What you are asked to do: Copy the material below word for word, starting with its first line and going on through the line with "23031 millimetres", and leave the pictures out of your copy.

Data in this exercise:
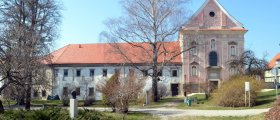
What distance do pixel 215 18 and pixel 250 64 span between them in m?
9.50

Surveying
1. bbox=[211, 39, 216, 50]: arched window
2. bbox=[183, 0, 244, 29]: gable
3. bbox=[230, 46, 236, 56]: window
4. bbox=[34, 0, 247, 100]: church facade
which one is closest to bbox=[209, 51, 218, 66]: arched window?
bbox=[34, 0, 247, 100]: church facade

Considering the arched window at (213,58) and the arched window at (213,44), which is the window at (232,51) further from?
the arched window at (213,44)

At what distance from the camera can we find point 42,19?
3419 cm

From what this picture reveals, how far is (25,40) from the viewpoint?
2647cm

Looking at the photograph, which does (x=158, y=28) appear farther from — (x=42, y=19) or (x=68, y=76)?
(x=68, y=76)

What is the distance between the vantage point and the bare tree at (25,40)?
23031 millimetres

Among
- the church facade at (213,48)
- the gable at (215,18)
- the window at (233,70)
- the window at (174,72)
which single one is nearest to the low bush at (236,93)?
the window at (233,70)

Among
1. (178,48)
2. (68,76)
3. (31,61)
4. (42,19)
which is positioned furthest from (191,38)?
(68,76)

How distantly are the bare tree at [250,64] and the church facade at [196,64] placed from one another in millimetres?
2968

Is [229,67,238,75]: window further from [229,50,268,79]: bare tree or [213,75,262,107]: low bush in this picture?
[213,75,262,107]: low bush

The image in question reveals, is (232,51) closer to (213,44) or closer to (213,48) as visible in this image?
(213,48)

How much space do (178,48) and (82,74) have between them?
799 inches

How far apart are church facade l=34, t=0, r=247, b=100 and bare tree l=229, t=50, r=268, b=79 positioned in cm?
297

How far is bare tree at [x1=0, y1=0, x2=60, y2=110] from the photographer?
75.6 ft
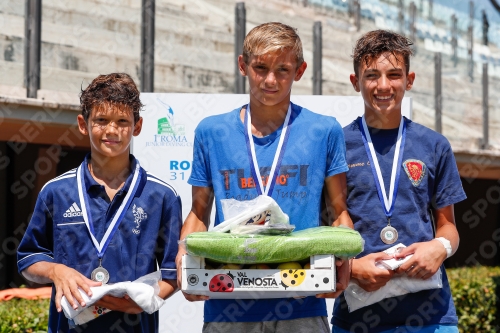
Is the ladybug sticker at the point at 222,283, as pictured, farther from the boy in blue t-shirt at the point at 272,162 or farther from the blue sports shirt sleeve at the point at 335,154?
the blue sports shirt sleeve at the point at 335,154

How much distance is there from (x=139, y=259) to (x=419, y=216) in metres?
1.27

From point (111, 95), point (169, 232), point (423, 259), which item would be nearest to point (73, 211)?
point (169, 232)

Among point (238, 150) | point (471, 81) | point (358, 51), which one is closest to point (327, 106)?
point (358, 51)

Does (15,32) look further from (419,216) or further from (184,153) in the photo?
(419,216)

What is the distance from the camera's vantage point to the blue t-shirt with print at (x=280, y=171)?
3.21 metres

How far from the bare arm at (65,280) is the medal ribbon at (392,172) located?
131 cm

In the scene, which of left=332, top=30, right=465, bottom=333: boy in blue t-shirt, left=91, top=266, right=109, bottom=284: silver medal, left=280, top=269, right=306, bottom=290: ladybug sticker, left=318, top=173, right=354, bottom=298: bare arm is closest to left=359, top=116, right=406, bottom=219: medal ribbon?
left=332, top=30, right=465, bottom=333: boy in blue t-shirt

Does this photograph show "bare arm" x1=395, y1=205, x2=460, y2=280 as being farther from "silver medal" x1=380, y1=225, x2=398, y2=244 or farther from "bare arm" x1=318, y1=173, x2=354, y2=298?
"bare arm" x1=318, y1=173, x2=354, y2=298

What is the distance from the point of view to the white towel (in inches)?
122

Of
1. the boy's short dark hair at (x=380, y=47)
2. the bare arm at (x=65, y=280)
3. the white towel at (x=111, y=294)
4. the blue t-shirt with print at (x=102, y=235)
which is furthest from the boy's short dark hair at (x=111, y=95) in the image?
the boy's short dark hair at (x=380, y=47)

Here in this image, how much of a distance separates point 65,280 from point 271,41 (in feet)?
4.30

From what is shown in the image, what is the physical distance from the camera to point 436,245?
11.1 feet

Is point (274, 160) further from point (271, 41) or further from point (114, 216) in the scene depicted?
point (114, 216)

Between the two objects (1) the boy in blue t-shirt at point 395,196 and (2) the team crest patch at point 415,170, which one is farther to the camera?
(2) the team crest patch at point 415,170
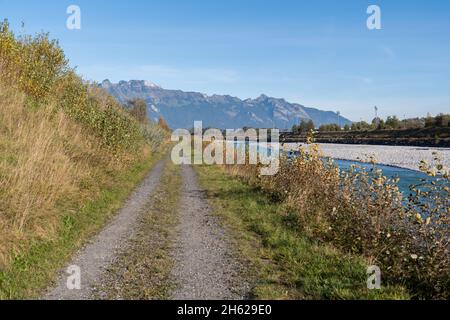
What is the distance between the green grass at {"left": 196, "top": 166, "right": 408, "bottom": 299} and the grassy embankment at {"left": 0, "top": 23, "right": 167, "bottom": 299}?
12.9 feet

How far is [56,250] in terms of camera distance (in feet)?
28.1

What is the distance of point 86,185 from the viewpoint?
561 inches

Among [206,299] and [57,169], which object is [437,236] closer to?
[206,299]

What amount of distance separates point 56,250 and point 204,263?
3244mm

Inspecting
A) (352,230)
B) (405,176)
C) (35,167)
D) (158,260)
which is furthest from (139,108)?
(158,260)

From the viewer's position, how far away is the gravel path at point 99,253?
6.53 meters

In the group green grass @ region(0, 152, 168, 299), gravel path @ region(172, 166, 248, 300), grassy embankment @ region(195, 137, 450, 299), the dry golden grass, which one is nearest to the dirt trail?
gravel path @ region(172, 166, 248, 300)

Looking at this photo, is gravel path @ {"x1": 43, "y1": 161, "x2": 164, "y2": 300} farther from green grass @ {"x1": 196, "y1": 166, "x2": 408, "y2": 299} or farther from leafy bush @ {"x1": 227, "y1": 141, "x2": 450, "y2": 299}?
leafy bush @ {"x1": 227, "y1": 141, "x2": 450, "y2": 299}

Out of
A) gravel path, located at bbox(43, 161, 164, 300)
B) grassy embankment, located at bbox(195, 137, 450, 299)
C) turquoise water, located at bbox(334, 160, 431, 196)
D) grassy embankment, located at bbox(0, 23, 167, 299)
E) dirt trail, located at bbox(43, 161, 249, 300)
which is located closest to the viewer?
gravel path, located at bbox(43, 161, 164, 300)

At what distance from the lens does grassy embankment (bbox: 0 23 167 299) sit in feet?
26.4

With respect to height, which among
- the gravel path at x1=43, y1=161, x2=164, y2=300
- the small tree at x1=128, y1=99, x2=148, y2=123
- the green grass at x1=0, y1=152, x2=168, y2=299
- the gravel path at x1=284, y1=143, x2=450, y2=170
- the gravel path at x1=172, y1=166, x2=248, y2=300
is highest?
the small tree at x1=128, y1=99, x2=148, y2=123

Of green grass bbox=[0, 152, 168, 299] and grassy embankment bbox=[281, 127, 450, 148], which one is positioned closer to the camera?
green grass bbox=[0, 152, 168, 299]

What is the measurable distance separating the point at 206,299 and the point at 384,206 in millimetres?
5110
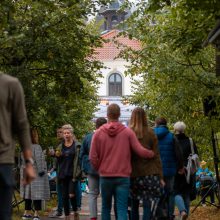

Answer for the task:
What distance do pixel 215 18 and pixel 250 64 span between them in m?
9.50

Surveying
1. bbox=[211, 39, 216, 50]: arched window
2. bbox=[183, 0, 244, 29]: gable
3. bbox=[230, 46, 236, 56]: window
4. bbox=[34, 0, 247, 100]: church facade
which one is closest to bbox=[209, 51, 218, 66]: arched window?
bbox=[34, 0, 247, 100]: church facade

Considering the arched window at (213,58) and the arched window at (213,44), which is the window at (232,51) further from?
the arched window at (213,44)

At what distance from the camera can we find point 42,19?
3419 cm

From what this picture reveals, how far is (25,40) from the viewpoint?
2647cm

Looking at the photograph, which does (x=158, y=28) appear farther from — (x=42, y=19) or (x=68, y=76)?
(x=68, y=76)

What is the distance between the vantage point and the bare tree at (25,40)?
23031 millimetres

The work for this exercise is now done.